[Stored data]

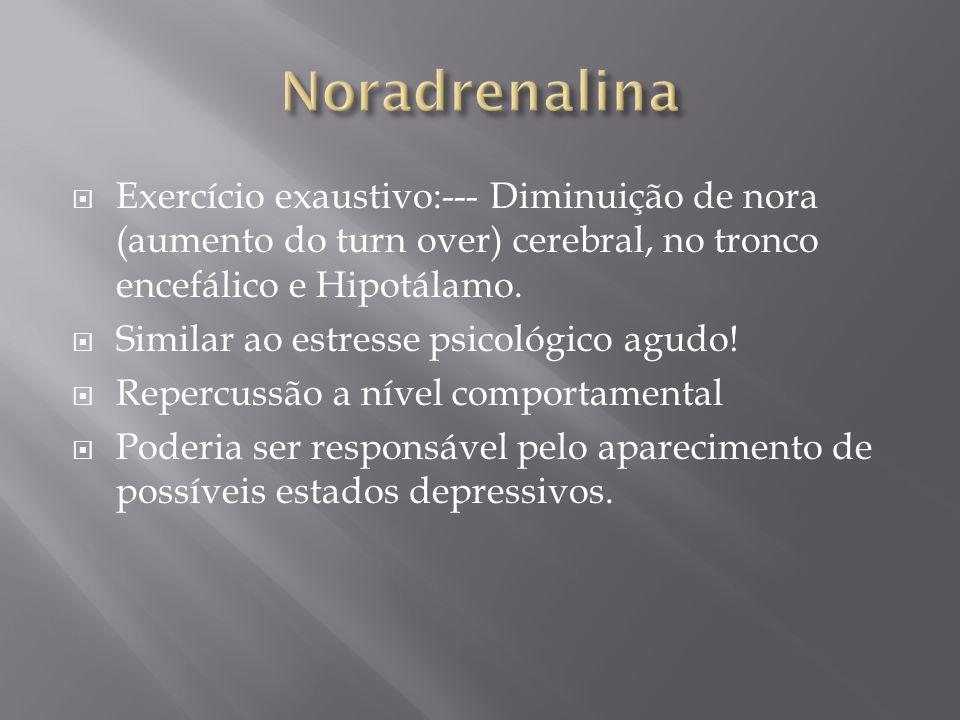Noradrenalina Exercício exaustivo:--- Diminuição de nora (aumento do turn over) cerebral, no tronco encefálico e Hipotálamo.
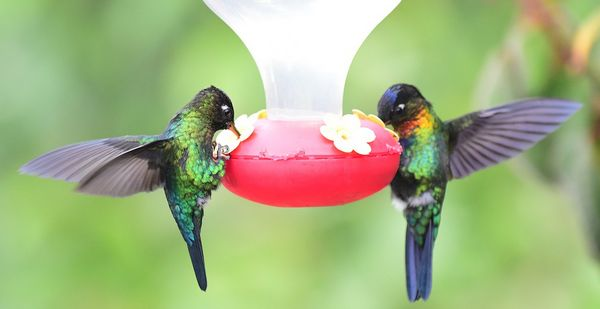 two hummingbirds on a red feeder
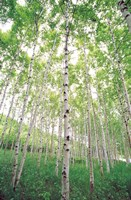 """Aspen Trees, View From Below (vertical) by Panoramic Images - 24"""" x 36"""""""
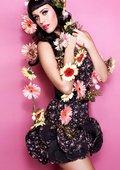 水果姐Katy Perry巴西里约摇滚音乐节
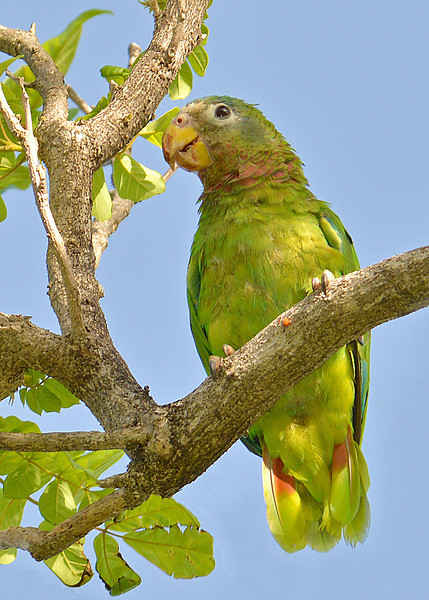Yellow-billed parrot (Amazona collaria), Jamaica, by Ted Lee Eubanks. Endemic.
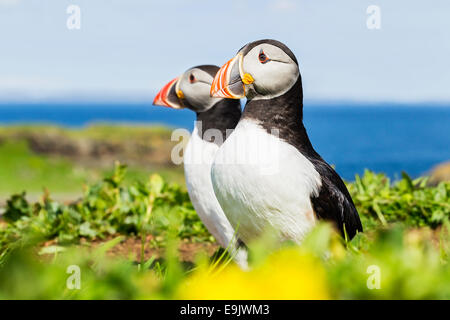 Atlantic puffin (Fratercula arctica) standing outside their burrow - Stock Photo
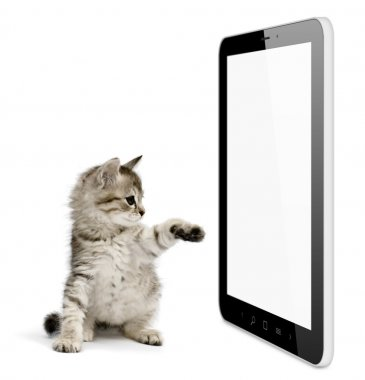 Black tablet pc on white background and kitten pushing screen.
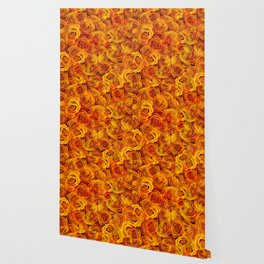 Grenadier Tangerine Roses Wallpaper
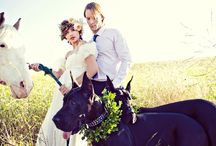 Wedding Bell Bliss <3 / It's officially time to start this board =)  / by Shannon Russ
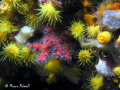 Little red coral (Corallium rubrum) into the epibenthic assemblages of a Mediterranean coralligenous reef in Portofino, Liguria, Italy.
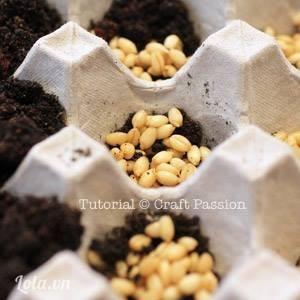 Đầu tiên bạn gieo hạt vào những vỉ đựng trứng, nhớ để ý đến độ ẩm của đất và tưới nước cho hạt đều đặn nhé.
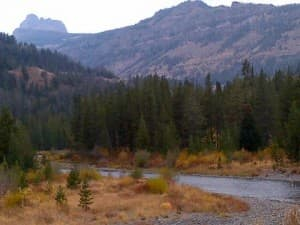 The Shoshone was one of four forests studied to help land managersdeal with climate change.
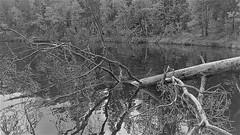WP_20150619_12_28_15_Pro (www.ilkkajukarainen.fi) Tags: suomifinnland eu europa suomi100 lake järvi vesi water blackandwhote monochrome mustavalkoinen uusimaa juhannus kesä scandinavia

* INSTRUCTIONS FOR THE TASK
What is needed is an exact copy of the lines above from the one with "Yellow-billed parrot (Amazona" to the one with "Grenadier Tangerine Roses Wallpaper", both ends kept, and nothing more; please leave the pictures out.

* RESULT BELOW
Yellow-billed parrot (Amazona collaria), Jamaica, by Ted Lee Eubanks. Endemic.
 Atlantic puffin (Fratercula arctica) standing outside their burrow - Stock Photo
 Black tablet pc on white background and kitten pushing screen.
 Grenadier Tangerine Roses Wallpaper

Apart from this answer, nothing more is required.